Stated task:
Reproduce the records word for word, everything from the line containing "Is the point at 509,327" down through the end of the records.

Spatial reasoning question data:
● ● ●

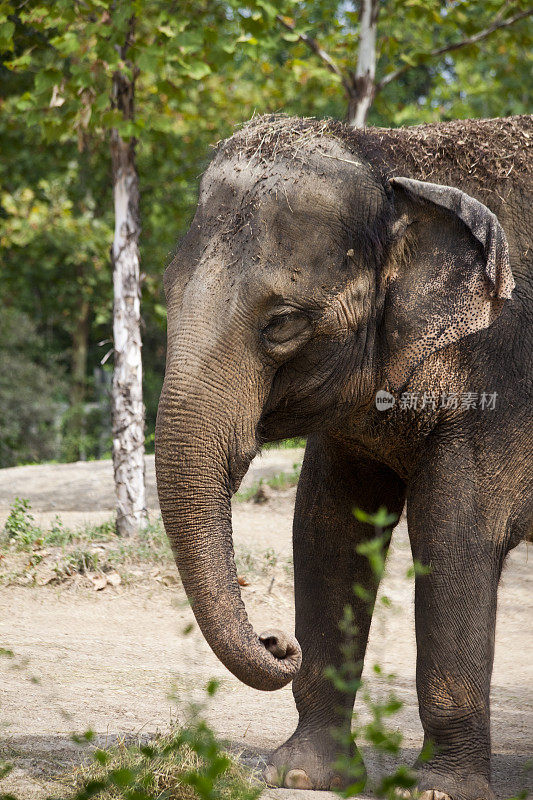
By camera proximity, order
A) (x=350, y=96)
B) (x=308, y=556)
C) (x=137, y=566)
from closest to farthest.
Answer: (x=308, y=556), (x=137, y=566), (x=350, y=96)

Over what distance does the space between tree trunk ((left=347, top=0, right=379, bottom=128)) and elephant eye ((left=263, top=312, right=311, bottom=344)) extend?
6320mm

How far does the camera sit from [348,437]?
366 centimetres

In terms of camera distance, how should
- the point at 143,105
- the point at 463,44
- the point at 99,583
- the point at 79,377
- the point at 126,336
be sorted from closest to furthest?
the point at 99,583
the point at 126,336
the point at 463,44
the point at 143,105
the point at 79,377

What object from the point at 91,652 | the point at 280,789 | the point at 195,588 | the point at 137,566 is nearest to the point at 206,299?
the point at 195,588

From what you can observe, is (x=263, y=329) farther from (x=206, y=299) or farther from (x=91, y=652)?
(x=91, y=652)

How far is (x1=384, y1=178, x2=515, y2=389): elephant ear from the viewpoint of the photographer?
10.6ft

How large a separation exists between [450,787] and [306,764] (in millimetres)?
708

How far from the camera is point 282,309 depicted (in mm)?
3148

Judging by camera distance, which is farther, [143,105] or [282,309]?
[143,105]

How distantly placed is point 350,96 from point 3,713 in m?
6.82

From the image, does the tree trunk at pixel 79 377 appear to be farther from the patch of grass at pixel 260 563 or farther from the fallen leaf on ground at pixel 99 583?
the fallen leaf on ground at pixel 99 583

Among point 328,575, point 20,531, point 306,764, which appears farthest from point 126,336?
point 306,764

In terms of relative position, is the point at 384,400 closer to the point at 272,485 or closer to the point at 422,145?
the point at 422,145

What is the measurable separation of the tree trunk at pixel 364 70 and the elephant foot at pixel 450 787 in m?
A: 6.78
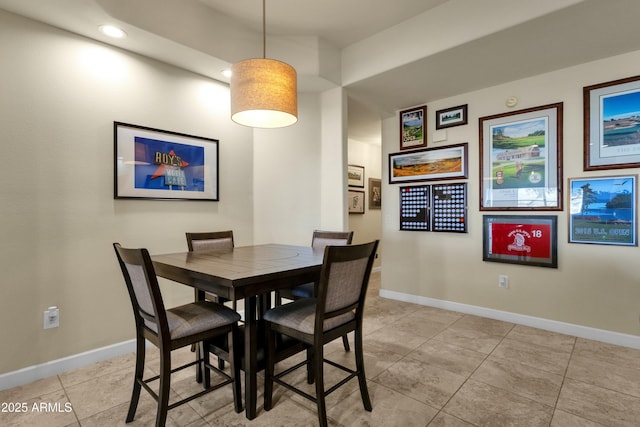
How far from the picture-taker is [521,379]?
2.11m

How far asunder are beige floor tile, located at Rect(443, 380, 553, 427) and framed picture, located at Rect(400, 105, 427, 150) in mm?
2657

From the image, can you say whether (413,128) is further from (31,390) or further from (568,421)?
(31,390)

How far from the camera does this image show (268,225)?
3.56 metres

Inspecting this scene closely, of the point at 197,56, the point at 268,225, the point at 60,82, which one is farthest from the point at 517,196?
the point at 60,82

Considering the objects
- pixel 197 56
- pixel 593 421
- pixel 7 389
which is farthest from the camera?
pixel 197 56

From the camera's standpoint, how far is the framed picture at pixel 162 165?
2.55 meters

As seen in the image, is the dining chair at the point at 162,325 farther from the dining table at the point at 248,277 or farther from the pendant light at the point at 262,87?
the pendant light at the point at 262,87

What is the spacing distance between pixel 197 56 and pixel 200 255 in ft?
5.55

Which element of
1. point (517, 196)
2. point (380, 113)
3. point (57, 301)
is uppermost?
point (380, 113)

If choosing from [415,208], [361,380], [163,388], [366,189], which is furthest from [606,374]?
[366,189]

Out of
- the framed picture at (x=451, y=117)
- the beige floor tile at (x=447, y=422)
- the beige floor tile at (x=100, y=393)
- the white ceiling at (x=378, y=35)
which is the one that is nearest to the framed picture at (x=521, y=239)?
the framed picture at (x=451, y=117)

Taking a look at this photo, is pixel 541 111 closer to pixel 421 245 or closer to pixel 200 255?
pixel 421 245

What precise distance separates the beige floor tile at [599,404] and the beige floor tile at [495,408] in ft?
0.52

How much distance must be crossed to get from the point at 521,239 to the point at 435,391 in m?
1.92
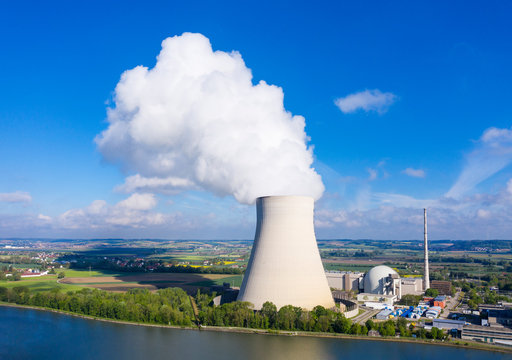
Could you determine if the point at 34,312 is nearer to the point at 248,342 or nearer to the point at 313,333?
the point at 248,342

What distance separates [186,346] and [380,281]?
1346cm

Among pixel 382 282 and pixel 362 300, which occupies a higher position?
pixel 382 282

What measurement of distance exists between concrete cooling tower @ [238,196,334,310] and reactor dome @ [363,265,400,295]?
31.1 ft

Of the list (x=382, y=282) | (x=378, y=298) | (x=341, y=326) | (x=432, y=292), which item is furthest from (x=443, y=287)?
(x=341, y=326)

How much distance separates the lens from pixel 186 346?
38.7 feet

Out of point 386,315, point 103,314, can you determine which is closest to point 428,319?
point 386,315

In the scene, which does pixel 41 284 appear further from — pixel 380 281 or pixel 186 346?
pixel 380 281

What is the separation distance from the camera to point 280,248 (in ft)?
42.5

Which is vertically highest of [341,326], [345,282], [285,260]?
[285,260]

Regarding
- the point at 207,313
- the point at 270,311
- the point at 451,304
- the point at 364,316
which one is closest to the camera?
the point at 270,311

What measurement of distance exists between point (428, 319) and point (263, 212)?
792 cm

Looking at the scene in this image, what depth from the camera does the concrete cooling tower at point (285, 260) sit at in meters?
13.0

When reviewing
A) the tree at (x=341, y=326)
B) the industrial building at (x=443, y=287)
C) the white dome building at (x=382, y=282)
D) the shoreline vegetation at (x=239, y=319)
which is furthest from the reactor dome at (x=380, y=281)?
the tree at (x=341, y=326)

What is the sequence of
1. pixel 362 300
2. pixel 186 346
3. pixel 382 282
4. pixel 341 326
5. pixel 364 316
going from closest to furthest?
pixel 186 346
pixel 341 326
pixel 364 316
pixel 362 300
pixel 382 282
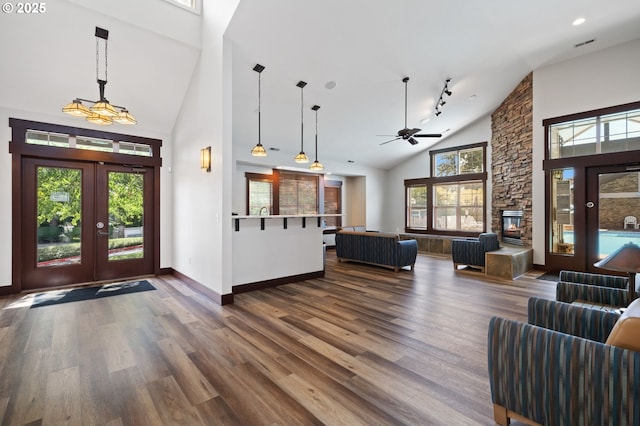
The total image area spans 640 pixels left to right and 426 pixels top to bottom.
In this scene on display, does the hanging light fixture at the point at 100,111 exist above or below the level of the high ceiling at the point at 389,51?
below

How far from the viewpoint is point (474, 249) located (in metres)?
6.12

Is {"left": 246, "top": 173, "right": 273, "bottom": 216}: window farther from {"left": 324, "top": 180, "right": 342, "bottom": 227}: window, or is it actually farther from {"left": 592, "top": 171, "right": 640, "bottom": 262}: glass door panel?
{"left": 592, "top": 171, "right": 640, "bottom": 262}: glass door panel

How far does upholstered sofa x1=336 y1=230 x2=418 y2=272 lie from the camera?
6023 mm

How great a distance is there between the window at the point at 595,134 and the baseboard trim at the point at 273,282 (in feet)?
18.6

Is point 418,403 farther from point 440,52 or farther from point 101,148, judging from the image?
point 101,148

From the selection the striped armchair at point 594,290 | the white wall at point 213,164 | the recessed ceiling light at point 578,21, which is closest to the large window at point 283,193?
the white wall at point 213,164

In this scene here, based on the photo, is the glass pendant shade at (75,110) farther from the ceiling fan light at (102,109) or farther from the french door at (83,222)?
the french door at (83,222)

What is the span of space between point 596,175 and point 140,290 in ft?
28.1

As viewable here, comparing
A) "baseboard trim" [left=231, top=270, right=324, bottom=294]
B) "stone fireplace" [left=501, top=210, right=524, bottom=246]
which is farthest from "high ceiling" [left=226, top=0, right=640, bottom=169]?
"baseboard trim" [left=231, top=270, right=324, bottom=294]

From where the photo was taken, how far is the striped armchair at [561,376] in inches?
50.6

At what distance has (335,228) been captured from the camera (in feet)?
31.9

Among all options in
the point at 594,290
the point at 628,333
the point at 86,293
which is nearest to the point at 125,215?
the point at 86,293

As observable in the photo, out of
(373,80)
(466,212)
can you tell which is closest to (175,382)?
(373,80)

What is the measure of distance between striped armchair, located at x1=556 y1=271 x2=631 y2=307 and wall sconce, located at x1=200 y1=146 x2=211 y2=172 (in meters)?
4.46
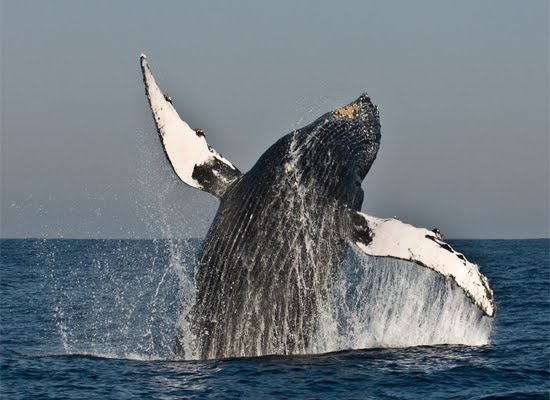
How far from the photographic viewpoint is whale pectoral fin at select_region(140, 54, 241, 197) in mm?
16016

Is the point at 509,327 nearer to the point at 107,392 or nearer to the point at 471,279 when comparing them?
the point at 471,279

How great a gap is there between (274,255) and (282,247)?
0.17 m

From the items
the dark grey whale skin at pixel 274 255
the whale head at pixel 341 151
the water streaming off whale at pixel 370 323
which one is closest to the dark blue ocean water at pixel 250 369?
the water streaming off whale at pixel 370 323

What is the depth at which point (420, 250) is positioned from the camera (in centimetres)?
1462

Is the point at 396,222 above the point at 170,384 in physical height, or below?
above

● ● ●

Response to this task:
Is the point at 509,327 nearer to the point at 107,392 or nearer to the point at 471,279 when comparing them?
the point at 471,279

How great a gap is there between (274,255) and (282,247)?
0.17 m

From the items
the dark grey whale skin at pixel 274 255
the whale head at pixel 341 151
the water streaming off whale at pixel 370 323
which one is closest to the dark blue ocean water at pixel 250 369?
the water streaming off whale at pixel 370 323

What is the depth at which point (420, 250) is positioned from the camera (in centimetres)?
1462

Is the point at 396,222 above the point at 170,384 in physical height, or below?
above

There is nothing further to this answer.